München: Heyne, 2012. 650 S., 10,99 Euro
von Udo Bonn
Verwundert ist man schon, wenn die Lieblingskrimibuchhandlung an einem normalen Verkaufstag geschlossen ist. Wenn der Buchhändler sich aber auf einem Plakat von seinen Kunden in eine andere Welt verabschiedet, dann ist das wohl brachialer Humor, der das traurige Abschiednehmen vielleicht für die, die ihn kannten, erleichtern soll.
Manfred Sarrazin, der Gründer der Buchhandlung Alibi liegt in einem Kölner Hospiz, schwer erkrankt an den Folgen einer Krebsbehandlung. Der Besuch in dem Laden war für mich jedesmal ein Ereignis. Keiner konnte einen auf die von ihm vorgeschlagenen Bücher so heiß machen, und häufig genug waren seine Zusammenfassungen spannender und akzentuierter als die Romane selber.
Schöner als die Geschichten vom Rausbuxieren von Kunden (und wohl in der Mehrzahl Kundinnen), deren Kaufwünsche weitab von seinem ausgewiesen hochrangigen Sortiment lagen, war seine kurz angebundene Art, mit der er mir manchmal klar machte, ich könnte direkt wieder gehen, für mich hätte er gerade nichts im Angebot, was ich nicht schon kennen würde.

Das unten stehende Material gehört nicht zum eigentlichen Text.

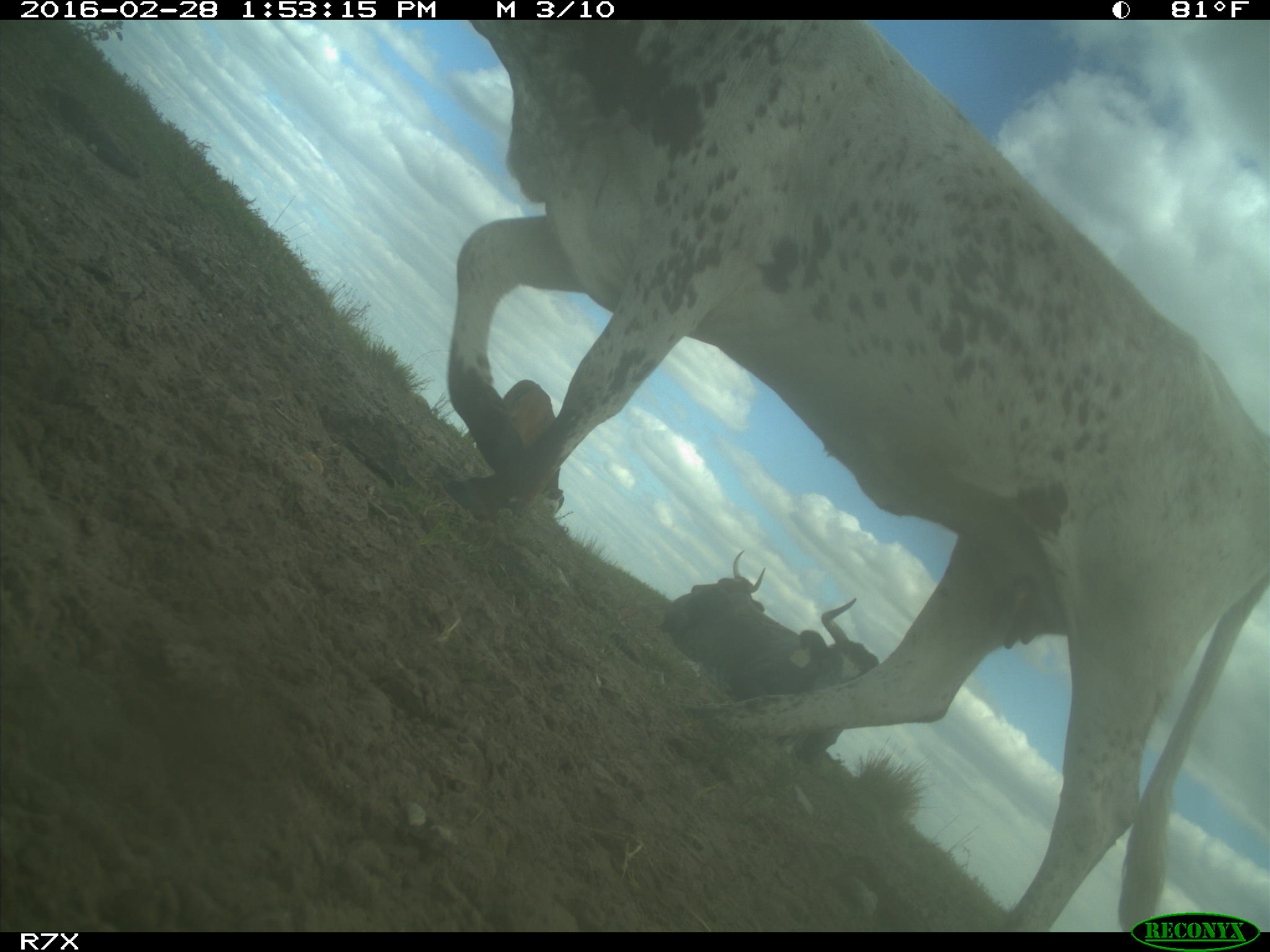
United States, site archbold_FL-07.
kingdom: Animalia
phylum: Chordata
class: Mammalia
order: Artiodactyla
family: Bovidae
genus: Bos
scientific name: Bos taurus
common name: domestic cow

Ein Buchhändler und kein Kaufmann. Allzu oft aber wollte man nur kurz einen Krimi kaufen und kam mit drei oder vier Büchern nach über einer Stunde aus dem Laden. Gequatscht wurde dann über Gott und die Welt, die Eigenarten der Kölner, über Stories von echten Polizisten und Geheimdienstlern, die Arbeitsbedingungen in chinesischen und indischen Fabriken. Welch eine Bereicherung. Er fehlt schon jetzt.
Manfred Sarrazin hätte mir auf jeden Fall die Bayou-Trilogie Im Süden von Daniel Woodrell empfohlen, und diese Empfehlung gebe ich weiter. Woodrell ist einer breiteren Leserschaft mit der Verfilmung von Winters Bones bekannt geworden. Ende der 80er Jahre mit dem Roman Cajun Blues begonnen, beschreibt Woodrell den nahezu aussichtslosen Kampf des Ex-Boxers und Detektiv Rene Shade in dem fiktiven Kaff St.Bruno, tief in den Sümpfen Louisianas. Korruption, Gewalttätigkeit sind alltäglich, auch die Vorgesetzten sind davon nicht ausgenommen, und mit der eigenen Familie gibt’s auch nichts als Schwierigkeiten.
650 Seiten erstklassige Krimikost. Mehr ist dazu nicht zu sagen.